General idea was first an endurance phase of easy running that moved to also faster running ~6:00 pace in long runs or midweek. After that I added in hills "sprints" i.e. max effort for 20-25s. From there the goal was to slowly progress to 5k pace via running faster than 5k pace (mile pace) and slower (hm/tempo pace). In other words over the course of 12 weeks or so my faster runs became long tempos then tempos. My hills became 400s at mile pace, then 3k pace 600/800s. My tempo runs became mile repeats at 8k-10k pace. Finally I did some hard 3k/5k paced workouts. A v02max workout. And 1 easy 5k workout. More details below.
A) Weeks 1-4: Building mileage to 60mpw. Only easy runs.
B) Weeks 5-6: Added either an uptempo section into long runs (~6 min pace) or did an hour run around ~6min pace with 1-2 mile warm up. Was still building mileage, eventually hitting 75mpw.
C) Weeks 7-8: Continue with A, but also started to add in speed work in the form of 20-25s "sprints" at mile effort. I'm doing tempo runs on the other workout days. Still hitting max mileage
D) Weeks 9-11: Transition to track workouts. Started with 400s/600s at mile pace (~68s per 400) or mile repeats at ~8k-10k pace. I would vary the the mile repeat workout. sometimes 2000s, sometimes, a mix of shorter and longer intervals, bouncing in and out of the target paces. Some weeks at peak milage, some lower.

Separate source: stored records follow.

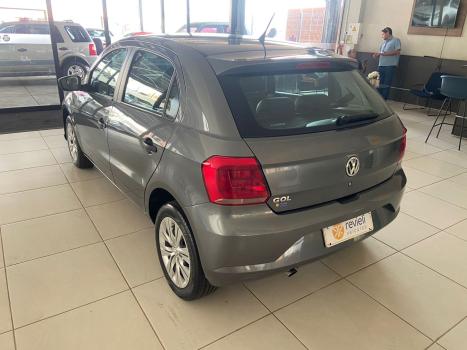 VOLKSWAGEN Gol 1.6 4P G6 FLEX, Foto 4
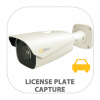 2MP QVP23BLR ANPR / LPR Bullet - Image 2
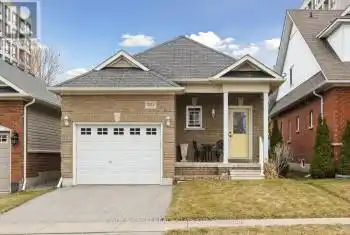 1222 Macinally Court, Oshawa (Pinecrest), Ontario L1K0B8, 3 Bedrooms Bedrooms, ,2 BathroomsBathrooms,All Houses,For Sale,Macinally,E12069360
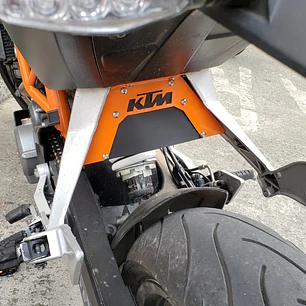 MONOSHOCK KTM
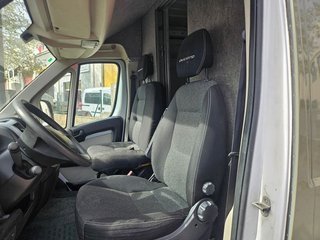 Fiat Ducato 2.3 Mjet  Caja Cab Xlargo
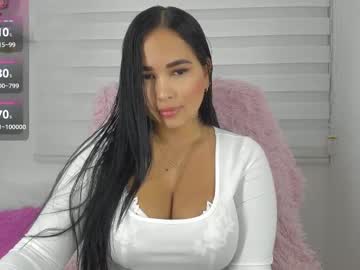 Isabel_G April 10, 2025 Chaturbate stream image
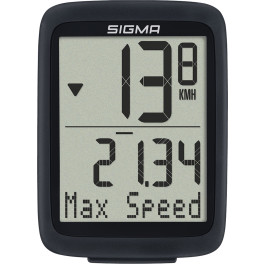 Sigma Cuenta Kms Bc 10.0 Wr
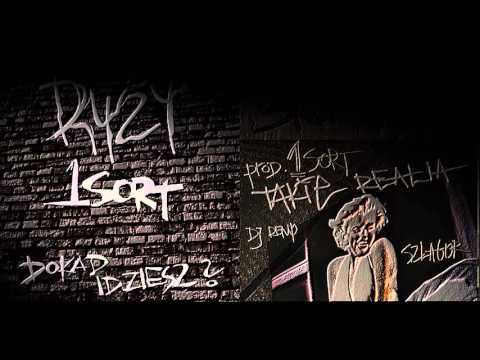 Ryży/1Sort - Takie realia + Szlagor, Dj Reno   (Dokąd Idziesz 2016)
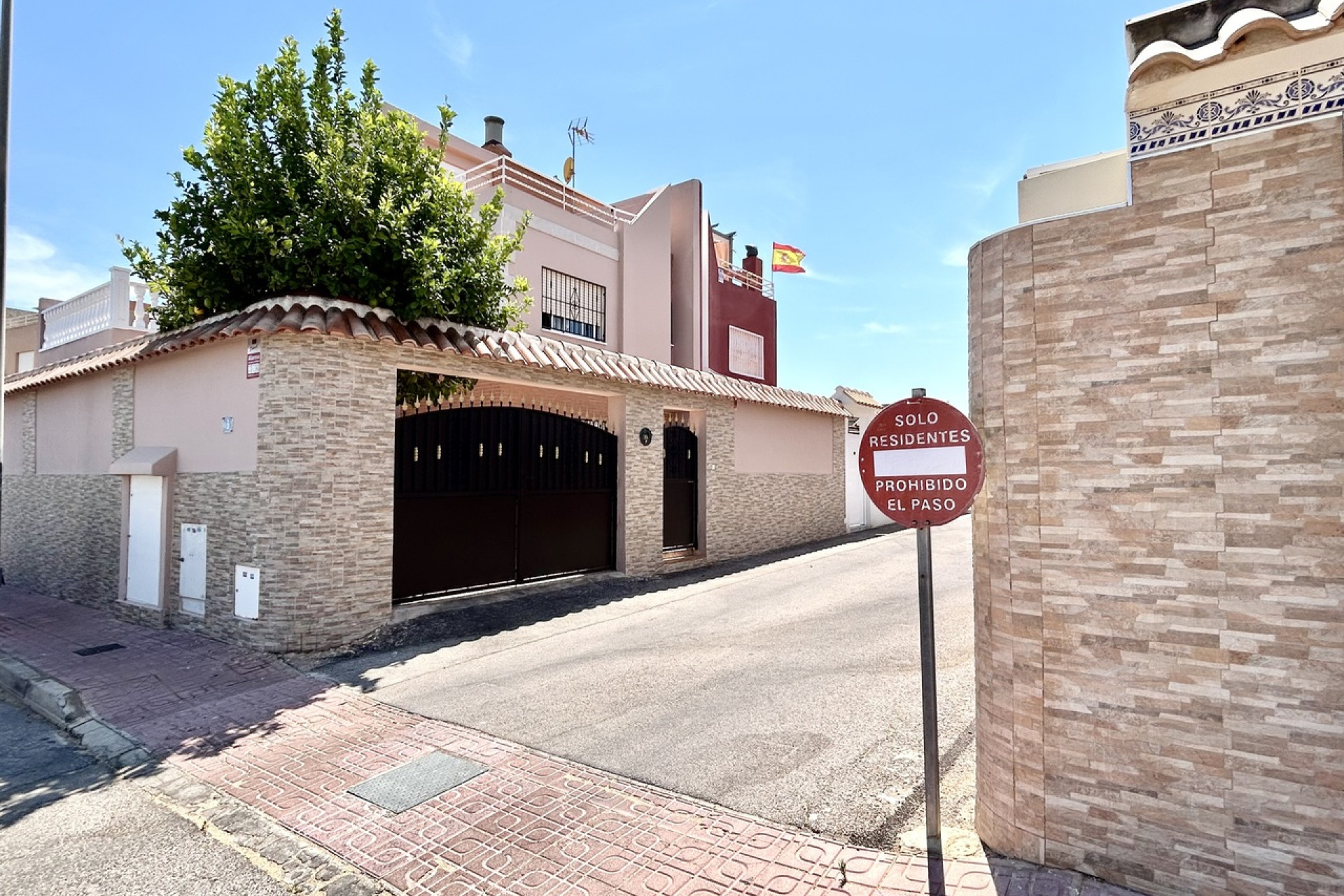 Resale - Townhouse -
Torrevieja - Los Altos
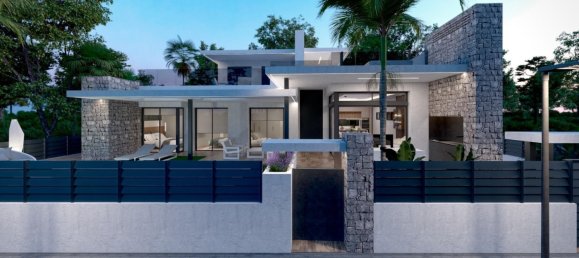 Villa de 3 dormitorios en Torre-Pacheco, Spain No. 287304 3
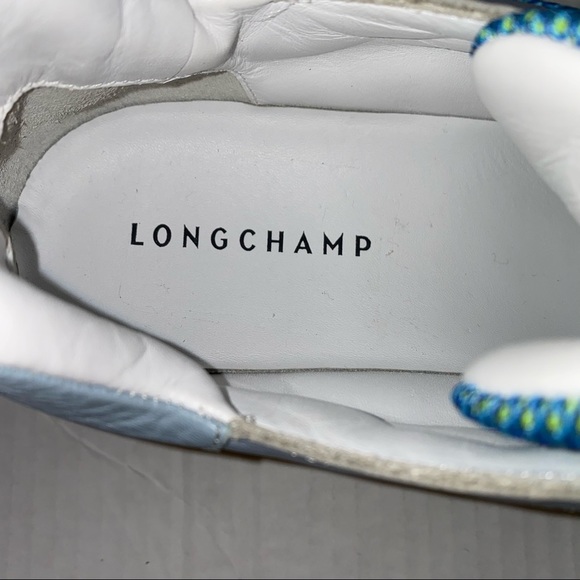 Longchamp Sneakers - Picture 10 of 11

E) Weeks 12-14 (this is the hardest phase to structure * for me *. I'm trying to continue with the above, tempo mix of paces, and also start 5k specific work):
* A few workouts at 3k and 5k pace. Always alternating paces within and across intervals, never doing something like 6x800m. I find locking in a a specific pace in a workout doesn't work for me. My paces ranged from 68s per 400 to 74s per 400. Often would warmup with 1 interval 800-1200m in length at tempo run.
* One tempo run ~5:15-5:20pace.
* One 5 mile race (25:30). One v02max specific workout (4x1200 faster at 3k-5k pace, 3:32ish). One 5k pace specific workout (12x400 at 5k pace, 71s-72s per 400). One 5k race 15:05.
* Mileage is lower.
My buildup took more time that I would have wanted and also decided to prep for 5k later in the plan. My focus was not initially the 5k. If i had more time I would have continued with the easy 5k pace specific work for a few more weeks and continued to race. I would also add in a super controlled 5m tempo run between races.
Workouts in 9-11 were some of the hardest. Also a few hard 3k-5k pace alternator workouts in weeks 12-14 but at that point i was getting pretty sharp from the mile pace work and the mile reps in 9-11.